**Text extract:**
- - -

----- Original Message -----
From: "Ray Cantwell" <[EMAIL PROTECTED]>
To: <php-general@lists.php.net>
Sent: Tuesday, February 21, 2006 1:27 PM
Subject: [PHP] Parse Error
> Hi all,
> I am a noob and super confused right now. I have some really simple code
> and i am getting an error that reads:
> *Parse error*: syntax error, unexpected T_VARIABLE in
> */var/www/mysql_up.php* on line
>
> here is the code:
>
> <html>
> <head><title>Test MySQL</title></head>
> <body>
> <!-- mysql_up.php -->
> <?php
> $host="localhost"
> $user="ray"
> $password="*****"
>
> mysql_connect($host,$user,$password) ;
> $sql="show status";
> $result = mysql_query($sql);
> if ($result == 0)
> echo "<b>Error " . mysql_errno() . ": "
> . mysql_error() . "</b>";
> else
> {
> ?>
> <!-- Table That Displays the results -->
> <table border="1">
> <tr><td><b>Variable_name</b></td><td><b>Value</b>
> </td></tr>
> <?php
> for ($i = 0; $i < mysql_num_rows($result); $i++) {
> echo "<TR>";
> $row_array = mysql_fetch_row($result);
> for ($j = 0; $j < mysql_num_fields(result); $j++)

- - -

**Record extracts:**
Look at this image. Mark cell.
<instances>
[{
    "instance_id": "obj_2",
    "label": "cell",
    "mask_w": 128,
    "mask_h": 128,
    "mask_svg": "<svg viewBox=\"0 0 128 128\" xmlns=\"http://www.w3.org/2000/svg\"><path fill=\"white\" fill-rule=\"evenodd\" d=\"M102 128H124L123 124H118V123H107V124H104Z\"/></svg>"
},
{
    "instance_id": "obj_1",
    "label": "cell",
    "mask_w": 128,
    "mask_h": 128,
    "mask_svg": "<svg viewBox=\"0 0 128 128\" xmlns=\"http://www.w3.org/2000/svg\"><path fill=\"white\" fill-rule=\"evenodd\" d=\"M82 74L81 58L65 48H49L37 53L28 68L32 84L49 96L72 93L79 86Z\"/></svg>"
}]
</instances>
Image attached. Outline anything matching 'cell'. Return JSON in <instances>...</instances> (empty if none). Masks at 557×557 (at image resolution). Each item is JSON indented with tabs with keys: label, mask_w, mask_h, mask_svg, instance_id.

- - -

**Given exercise:** Continue the mailing-list post about the PHP parse error above, picking up right after its last line of code.

**Right answer:**
> {/
> echo "<TD>" . $row_array[$j] . "</td>";
> }
> echo "</tr>";
> }
> ?>
> </table>
> <?php } ?>
> </body></html>
>
> I am really confused because i cannot see any obvious errors.
> any help would be appreciated.
>
> Ray.
>
>
>
>
you need to add a ; to every variable you assign...
you had:
$host="localhost"
$user="ray"
$password="*****"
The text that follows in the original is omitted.